Sur les 240.000 rescapés qui vivent aujourd’hui en Israël, 80.000 vivent en deça du seuil de pauvreté et beaucoup n’ont pas les moyens de vivre décemment ou, par exemple, de s’acheter les médicaments qui leur ont été prescrits. Ces données suscitent de très nombreuses réactions et même une véritable “mobilisation nationale”.

La chaîne commerciale israélienne a diffusé hier un reportage d’une heure réalisé par deux journalistes israéliens Guy Merose et Orly Vilnaï qui se sont spécialisés, ces dernières années, dans l’aide aux nécessiteux. Dans ce documentaire, ils présentent la terrible détresse de certains rescapés. Ils montrent comment la bureaucratie israélienne les promène d’un bureau à l’autre pour obtenir des sommes misérables. Et face à cette détresse, les journalistes se penchent sur les sommes astronomiques détenues actuellement par la Claims Conférence qui rassemble les fonds provenant de la restitution des biens juifs et qui pourrait venir en aide à ces rescapés démunis. Selon ces journalistes, la Claims détiendrait dans ses caisses près d’un milliard de dollars !

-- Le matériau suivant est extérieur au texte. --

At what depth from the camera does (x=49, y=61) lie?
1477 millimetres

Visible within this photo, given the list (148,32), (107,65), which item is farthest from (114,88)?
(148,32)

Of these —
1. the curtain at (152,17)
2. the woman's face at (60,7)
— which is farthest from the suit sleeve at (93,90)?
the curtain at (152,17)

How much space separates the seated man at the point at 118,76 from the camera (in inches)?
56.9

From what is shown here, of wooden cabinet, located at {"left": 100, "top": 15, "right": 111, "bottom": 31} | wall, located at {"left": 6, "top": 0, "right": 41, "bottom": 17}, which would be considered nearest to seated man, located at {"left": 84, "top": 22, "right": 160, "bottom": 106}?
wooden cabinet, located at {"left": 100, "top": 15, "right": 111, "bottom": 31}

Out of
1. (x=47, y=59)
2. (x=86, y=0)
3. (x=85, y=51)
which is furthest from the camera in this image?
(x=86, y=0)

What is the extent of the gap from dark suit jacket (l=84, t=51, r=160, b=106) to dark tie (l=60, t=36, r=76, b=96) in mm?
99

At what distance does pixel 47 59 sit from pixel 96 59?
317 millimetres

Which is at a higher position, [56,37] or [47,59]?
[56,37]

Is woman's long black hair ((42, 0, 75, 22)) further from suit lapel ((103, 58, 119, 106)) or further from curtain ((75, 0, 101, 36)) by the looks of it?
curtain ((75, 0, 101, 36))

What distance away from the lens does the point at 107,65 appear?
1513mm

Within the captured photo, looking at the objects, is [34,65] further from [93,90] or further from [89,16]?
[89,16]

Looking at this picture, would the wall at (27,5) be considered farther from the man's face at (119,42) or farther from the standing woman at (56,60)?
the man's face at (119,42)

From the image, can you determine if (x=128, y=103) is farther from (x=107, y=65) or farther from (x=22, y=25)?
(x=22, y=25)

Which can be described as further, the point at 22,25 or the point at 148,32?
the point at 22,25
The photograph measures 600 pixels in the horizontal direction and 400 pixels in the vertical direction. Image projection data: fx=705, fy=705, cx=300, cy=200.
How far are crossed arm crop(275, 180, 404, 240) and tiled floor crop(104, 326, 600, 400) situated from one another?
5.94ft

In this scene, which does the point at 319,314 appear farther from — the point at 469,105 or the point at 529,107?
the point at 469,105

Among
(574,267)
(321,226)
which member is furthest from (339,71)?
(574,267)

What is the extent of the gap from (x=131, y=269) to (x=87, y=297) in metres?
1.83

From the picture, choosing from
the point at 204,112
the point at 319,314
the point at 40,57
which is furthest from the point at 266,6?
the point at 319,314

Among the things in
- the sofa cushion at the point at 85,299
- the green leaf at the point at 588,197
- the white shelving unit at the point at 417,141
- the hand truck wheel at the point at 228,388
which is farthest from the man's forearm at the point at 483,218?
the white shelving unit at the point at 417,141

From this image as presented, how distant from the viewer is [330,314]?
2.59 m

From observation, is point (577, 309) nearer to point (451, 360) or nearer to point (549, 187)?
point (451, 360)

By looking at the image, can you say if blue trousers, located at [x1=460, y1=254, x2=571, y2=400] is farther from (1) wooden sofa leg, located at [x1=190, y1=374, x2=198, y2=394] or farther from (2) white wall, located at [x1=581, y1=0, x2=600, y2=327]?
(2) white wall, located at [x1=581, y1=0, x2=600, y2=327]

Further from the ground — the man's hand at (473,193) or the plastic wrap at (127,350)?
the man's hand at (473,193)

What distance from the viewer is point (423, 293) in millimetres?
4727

Après avoir comparé les avantages dont bénéficient les rescapés de la Shoah en Europe et aux Etats-Unis, ces deux journalistes sont parvenus à la conclusion, que l’Etat d’Israël est, paradoxalement, le pays au monde dans lequel les rescapés de la Shoah sont le moins bien traités !

Dans leur documentaire, ces journalistes montrent comment le ministre des Finances Avraham Hirchzon, qui fait aujourd’hui l’objet d’une enquête judiciaire, a refusé de les recevoir et d’écouter les doléances des rescapés.

Ils ont même mobilisés ces rescapés et ont organisé devant la Présidence du Conseil, une manifestation de protestation. Et ils sont même allés jusqu’à interrompre les travaux de la Claims Conférence réunie à Jérusalem et à faire témoigner une rescapé qui ne demande qu’à vivre ses dernières années dignement.

Finalement, ces pressions ont porté leurs fruits et le gouvernement a accepté, récemment, de verser 120 millions de shekels pour subvenir aux besoins élémentaires des rescapés nécessiteux et il a été décidé que le traitement de ces rescapés passera du ministère des Finances à celui Bien-être social.